• DOCUMENT PASSAGE
▬▬▬▬▬▬

Evan Siddall (born 1965) is the Chief Executive Officer of the Alberta Investment Management Corporation. Previously he served as the CEO of Canada’s state-owned mortgage insurer, the Canada Mortgage and Housing Corporation.

Background
Siddall holds a B.A. in Management Economics from the University of Guelph, and an LL.B. from Osgoode Hall Law School, York University. He also completed the President's Program in Leadership executive education program at Harvard Business School.

Career
Siddall served as President & Chief Executive Officer of the Canada Mortgage and Housing Corporation (CMHC) from January, 2014 to April, 2021.  He was appointed CEO of CMHC for a five-year term effective January 1, 2014.  Siddall's role entailed leading CMHC as it implemented Canada’s 10-year National Housing Strategy. In 2018, Siddall's term was renewed for another two years, to December 2020. On Tuesday, January 14, 2020, Siddall announced that he would not be renewing his term at CMHC,   though on December 18, 2020, he agreed to stay on as President and CEO of CMHC until a new CEO is appointed.

▬▬▬▬▬▬

• DATA SHOWN

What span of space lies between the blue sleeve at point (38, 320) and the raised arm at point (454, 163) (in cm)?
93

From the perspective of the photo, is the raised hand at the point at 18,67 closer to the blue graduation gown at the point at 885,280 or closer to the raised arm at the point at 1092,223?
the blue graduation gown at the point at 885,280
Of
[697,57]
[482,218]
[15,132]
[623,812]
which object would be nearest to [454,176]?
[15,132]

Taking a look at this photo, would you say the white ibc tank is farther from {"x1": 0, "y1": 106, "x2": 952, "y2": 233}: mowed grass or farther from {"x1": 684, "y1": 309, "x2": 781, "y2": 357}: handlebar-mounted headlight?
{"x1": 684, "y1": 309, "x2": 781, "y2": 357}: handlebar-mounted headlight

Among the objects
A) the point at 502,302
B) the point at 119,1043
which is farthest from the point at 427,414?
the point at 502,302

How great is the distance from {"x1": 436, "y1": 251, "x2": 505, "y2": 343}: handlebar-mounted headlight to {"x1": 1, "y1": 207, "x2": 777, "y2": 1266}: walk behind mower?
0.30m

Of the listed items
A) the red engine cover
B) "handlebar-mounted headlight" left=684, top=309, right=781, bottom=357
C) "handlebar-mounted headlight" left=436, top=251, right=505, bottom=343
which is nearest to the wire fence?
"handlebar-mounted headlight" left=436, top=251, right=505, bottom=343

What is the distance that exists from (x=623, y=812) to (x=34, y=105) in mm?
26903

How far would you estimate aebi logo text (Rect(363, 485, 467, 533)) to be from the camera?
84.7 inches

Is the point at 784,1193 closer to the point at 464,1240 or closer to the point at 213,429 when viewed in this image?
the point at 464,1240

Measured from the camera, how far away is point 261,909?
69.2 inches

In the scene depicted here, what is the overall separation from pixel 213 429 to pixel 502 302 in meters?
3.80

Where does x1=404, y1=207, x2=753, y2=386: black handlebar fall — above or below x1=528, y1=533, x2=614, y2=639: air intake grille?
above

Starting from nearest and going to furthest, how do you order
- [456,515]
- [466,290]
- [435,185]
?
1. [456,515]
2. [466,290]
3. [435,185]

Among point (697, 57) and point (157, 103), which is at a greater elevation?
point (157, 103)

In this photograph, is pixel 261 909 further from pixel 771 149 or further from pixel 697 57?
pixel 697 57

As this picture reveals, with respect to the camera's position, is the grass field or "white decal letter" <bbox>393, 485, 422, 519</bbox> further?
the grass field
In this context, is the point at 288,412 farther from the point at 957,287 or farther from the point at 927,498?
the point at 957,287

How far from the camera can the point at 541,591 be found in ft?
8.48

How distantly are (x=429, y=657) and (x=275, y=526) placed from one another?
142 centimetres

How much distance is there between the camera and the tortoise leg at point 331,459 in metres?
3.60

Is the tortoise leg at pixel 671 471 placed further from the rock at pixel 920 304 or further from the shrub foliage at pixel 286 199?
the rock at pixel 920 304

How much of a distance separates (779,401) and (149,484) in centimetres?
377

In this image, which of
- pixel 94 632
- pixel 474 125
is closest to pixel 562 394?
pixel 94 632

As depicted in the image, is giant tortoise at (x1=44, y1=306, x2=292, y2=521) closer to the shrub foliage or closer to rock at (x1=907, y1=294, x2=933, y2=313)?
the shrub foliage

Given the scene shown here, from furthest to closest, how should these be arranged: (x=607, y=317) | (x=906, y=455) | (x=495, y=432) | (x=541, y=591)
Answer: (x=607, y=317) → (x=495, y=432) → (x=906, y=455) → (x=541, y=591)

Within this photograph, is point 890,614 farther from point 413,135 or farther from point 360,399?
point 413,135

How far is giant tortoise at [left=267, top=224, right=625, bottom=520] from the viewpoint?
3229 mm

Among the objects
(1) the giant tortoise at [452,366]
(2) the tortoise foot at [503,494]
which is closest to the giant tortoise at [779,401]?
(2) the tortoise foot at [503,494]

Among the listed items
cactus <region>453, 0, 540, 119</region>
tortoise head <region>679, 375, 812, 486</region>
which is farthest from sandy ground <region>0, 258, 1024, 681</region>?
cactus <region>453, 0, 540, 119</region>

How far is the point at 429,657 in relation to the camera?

▬▬▬▬▬▬

• DIRECTIVES
- 1) From the Evan Siddall biography, extract the passage starting with "Evan Siddall (born" and going on through "Harvard Business School.".
- 2) Translate this sentence from the Evan Siddall biography into French: "He was appointed CEO of CMHC for a five-year term effective January 1, 2014."

• OUTPUTS BY TASK
- 1)
Evan Siddall (born 1965) is the Chief Executive Officer of the Alberta Investment Management Corporation. Previously he served as the CEO of Canada’s state-owned mortgage insurer, the Canada Mortgage and Housing Corporation.

Background
Siddall holds a B.A. in Management Economics from the University of Guelph, and an LL.B. from Osgoode Hall Law School, York University. He also completed the President's Program in Leadership executive education program at Harvard Business School.

- 2) Il a été nommé PDG de la CMHC pour un mandat de cinq ans à compter du 1er janvier 2014.